Decentralizing Multi-Agent Reinforcement Learning with Temporal Causal Information
Jan Corazza, Hadi Partovi Aria, Hyohun Kim, Daniel Neider, Zhe Xu
TL;DR
This work addresses the challenge of decentralized multi-agent reinforcement learning under privacy and communication constraints by extending reward-machine Task specifications with temporal-causal knowledge. It introduces TL-CDs and a causal DFA to integrate temporal causality into Decentralized Q-learning with Projected Reward Machines (DQPRM), relaxing the original decomposition criteria while preserving guarantees. The proposed Causal DQPRM enables both broader task decomposability and faster learning through TL-CD–guided exploration, with formal results showing compatibility between relaxed and strict criteria.

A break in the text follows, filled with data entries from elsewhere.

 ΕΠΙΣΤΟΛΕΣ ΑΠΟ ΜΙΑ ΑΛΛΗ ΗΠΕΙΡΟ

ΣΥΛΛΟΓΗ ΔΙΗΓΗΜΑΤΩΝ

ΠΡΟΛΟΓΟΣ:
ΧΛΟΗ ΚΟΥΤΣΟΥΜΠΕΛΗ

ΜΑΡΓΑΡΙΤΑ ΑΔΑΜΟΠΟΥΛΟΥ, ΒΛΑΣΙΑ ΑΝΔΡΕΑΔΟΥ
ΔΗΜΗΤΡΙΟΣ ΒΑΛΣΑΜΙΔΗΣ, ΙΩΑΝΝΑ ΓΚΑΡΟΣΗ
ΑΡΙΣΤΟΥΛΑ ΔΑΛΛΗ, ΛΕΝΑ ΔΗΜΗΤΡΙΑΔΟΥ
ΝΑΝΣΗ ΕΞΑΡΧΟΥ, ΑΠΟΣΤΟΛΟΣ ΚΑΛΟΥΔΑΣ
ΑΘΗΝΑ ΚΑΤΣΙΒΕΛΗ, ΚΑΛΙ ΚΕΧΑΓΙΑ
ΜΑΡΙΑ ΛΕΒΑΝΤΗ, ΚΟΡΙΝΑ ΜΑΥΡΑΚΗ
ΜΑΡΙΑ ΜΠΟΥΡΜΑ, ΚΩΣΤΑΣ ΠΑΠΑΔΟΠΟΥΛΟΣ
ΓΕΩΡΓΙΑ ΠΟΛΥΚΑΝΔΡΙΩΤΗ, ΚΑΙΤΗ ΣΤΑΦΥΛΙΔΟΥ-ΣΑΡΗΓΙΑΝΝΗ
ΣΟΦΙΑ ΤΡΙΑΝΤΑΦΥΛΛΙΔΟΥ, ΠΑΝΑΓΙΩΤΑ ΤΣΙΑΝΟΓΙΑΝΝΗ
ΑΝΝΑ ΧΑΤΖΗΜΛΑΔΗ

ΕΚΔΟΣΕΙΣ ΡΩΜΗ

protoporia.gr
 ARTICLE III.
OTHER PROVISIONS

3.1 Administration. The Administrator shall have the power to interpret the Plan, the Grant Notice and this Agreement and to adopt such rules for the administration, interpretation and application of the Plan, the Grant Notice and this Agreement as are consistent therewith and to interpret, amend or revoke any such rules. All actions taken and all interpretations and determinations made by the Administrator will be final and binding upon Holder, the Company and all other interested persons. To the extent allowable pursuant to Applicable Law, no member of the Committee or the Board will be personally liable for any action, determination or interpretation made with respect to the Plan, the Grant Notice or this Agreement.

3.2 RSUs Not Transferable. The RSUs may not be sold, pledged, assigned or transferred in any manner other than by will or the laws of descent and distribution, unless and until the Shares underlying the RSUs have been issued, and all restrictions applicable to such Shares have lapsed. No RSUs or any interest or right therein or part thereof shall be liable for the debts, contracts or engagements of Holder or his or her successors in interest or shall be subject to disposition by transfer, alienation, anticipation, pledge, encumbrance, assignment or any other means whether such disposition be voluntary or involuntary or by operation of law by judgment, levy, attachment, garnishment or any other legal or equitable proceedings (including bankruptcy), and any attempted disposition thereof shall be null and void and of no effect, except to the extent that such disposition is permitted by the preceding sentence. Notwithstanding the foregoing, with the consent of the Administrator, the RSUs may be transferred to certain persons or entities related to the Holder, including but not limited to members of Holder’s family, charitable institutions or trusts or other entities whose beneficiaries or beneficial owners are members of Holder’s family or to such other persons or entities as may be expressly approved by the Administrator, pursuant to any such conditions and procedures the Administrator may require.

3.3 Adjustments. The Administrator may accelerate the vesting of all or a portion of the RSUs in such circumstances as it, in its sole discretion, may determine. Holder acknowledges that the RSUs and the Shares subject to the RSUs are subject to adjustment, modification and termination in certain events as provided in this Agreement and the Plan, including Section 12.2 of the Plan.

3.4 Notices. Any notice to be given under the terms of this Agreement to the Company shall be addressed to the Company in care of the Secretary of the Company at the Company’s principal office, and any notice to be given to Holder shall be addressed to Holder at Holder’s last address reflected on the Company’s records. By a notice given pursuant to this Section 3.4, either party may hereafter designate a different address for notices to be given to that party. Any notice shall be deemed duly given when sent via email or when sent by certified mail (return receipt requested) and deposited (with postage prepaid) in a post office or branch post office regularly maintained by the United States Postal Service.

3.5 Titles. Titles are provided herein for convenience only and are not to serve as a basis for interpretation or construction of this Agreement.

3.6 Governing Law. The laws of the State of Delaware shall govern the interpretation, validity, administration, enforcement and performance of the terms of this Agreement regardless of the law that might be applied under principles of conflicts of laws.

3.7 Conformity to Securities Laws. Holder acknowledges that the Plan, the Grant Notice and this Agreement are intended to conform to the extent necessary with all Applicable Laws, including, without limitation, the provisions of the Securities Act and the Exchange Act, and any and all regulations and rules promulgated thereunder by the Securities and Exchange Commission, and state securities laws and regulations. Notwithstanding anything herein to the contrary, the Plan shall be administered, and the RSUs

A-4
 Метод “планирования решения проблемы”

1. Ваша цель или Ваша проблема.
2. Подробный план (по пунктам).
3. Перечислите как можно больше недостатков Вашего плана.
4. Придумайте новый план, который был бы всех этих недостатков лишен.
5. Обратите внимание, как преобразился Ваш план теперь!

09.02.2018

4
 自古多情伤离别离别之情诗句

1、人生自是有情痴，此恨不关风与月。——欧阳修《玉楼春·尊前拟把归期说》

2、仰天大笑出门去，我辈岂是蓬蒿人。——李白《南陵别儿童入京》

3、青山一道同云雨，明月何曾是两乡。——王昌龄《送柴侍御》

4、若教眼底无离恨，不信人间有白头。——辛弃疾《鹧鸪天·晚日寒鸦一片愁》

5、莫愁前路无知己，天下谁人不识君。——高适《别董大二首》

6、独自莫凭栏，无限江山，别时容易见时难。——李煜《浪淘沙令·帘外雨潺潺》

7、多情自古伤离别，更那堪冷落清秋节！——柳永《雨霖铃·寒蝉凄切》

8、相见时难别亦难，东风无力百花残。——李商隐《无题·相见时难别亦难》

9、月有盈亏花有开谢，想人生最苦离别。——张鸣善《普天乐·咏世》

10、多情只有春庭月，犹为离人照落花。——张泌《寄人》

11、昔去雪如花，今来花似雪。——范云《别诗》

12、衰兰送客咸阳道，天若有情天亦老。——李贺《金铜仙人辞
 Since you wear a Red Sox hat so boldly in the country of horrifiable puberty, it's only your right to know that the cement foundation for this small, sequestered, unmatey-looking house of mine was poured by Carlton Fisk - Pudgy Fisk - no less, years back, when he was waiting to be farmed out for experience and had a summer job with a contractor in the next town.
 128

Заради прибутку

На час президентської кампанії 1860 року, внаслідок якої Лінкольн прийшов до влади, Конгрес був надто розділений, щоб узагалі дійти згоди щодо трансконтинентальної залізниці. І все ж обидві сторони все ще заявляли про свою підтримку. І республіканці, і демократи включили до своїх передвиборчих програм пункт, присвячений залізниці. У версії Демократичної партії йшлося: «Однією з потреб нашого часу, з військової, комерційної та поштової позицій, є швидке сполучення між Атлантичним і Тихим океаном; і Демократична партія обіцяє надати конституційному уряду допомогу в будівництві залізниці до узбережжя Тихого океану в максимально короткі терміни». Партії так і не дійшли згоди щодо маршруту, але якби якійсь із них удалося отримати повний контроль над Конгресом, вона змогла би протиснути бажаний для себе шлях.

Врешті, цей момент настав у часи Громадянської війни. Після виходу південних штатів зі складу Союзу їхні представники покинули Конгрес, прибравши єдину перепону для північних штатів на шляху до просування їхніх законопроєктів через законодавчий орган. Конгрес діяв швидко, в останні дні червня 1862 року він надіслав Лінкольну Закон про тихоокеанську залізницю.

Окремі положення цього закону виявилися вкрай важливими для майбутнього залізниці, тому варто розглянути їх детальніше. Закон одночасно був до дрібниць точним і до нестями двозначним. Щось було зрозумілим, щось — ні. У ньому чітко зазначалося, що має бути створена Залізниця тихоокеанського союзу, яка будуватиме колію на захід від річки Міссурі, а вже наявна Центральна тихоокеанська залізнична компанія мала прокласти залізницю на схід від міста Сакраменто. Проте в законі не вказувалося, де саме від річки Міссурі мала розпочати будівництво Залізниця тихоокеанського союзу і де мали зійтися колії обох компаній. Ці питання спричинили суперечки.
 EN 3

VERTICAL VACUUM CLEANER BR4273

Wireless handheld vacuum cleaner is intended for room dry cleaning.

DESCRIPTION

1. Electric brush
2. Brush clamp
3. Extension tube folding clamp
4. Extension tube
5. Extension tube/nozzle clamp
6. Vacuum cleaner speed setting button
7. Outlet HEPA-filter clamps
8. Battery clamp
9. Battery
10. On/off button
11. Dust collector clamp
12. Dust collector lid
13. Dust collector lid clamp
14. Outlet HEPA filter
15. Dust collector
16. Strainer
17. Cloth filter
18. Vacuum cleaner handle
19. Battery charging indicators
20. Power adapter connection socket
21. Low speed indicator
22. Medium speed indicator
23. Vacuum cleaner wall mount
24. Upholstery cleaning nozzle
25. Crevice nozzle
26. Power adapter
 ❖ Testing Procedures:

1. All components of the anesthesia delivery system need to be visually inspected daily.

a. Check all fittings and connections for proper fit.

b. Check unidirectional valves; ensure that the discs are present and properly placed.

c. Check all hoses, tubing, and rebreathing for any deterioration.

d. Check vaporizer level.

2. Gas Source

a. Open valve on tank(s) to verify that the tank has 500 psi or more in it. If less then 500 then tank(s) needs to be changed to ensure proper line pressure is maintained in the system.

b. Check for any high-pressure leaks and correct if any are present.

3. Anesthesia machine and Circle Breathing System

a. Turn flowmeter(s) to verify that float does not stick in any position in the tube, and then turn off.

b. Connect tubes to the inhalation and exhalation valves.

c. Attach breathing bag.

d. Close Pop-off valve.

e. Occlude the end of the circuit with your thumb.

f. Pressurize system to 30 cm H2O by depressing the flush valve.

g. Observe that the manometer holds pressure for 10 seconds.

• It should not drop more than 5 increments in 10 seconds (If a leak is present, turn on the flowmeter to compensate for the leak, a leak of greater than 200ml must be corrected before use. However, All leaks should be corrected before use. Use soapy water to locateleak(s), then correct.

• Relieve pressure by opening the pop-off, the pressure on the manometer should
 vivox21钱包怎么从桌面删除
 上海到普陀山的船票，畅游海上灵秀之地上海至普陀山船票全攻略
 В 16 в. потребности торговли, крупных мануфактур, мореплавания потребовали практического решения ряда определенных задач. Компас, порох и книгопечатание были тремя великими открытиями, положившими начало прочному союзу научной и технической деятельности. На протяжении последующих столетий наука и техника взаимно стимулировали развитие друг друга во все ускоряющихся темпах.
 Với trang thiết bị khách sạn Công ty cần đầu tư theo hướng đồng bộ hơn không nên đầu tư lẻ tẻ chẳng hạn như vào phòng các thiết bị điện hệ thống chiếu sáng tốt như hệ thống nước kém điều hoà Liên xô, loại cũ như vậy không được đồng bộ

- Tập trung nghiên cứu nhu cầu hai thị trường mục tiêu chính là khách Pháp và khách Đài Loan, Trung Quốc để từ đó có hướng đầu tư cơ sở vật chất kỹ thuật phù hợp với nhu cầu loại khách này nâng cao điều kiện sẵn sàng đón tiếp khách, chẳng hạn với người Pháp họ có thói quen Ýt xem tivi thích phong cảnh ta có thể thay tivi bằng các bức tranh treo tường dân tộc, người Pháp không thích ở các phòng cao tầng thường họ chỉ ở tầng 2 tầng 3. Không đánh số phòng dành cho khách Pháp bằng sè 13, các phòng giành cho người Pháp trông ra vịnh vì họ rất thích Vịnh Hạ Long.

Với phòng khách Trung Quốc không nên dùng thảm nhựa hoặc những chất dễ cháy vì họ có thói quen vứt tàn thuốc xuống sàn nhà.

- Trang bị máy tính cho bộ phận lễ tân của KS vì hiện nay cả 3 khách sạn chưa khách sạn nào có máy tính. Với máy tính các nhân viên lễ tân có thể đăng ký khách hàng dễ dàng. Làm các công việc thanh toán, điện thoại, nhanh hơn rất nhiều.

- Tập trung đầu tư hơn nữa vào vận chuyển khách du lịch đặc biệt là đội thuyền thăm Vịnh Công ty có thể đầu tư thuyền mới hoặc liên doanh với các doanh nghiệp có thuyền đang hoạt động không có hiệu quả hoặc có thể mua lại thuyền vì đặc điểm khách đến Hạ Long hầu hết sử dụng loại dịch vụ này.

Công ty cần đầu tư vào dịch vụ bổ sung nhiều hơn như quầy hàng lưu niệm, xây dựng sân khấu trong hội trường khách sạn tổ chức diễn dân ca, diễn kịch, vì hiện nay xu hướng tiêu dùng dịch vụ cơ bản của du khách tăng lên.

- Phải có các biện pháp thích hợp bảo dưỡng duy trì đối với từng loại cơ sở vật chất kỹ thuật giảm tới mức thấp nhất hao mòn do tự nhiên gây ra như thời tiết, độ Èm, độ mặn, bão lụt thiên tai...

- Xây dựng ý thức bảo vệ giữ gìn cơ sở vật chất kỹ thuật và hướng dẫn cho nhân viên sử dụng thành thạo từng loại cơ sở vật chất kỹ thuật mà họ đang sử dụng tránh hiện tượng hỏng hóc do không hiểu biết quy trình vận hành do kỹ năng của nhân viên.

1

Empirical evaluations on Generator and Laboratory tasks demonstrate substantial improvements in sample efficiency and successful decentralized coordination, highlighting the approach's practical impact for scalable, temporally structured multi-agent systems.
Abstract
Reinforcement learning (RL) algorithms can find an optimal policy for a single agent to accomplish a particular task. However, many real-world problems require multiple agents to collaborate in order to achieve a common goal. For example, a robot executing a task in a warehouse may require the assistance of a drone to retrieve items from high shelves. In Decentralized Multi-Agent RL (DMARL), agents learn independently and then combine their policies at execution time, but often must satisfy constraints on compatibility of local policies to ensure that they can achieve the global task when combined. In this paper, we study how providing high-level symbolic knowledge to agents can help address unique challenges of this setting, such as privacy constraints, communication limitations, and performance concerns. In particular, we extend the formal tools used to check the compatibility of local policies with the team task, making decentralized training with theoretical guarantees usable in more scenarios. Furthermore, we empirically demonstrate that symbolic knowledge about the temporal evolution of events in the environment can significantly expedite the learning process in DMARL.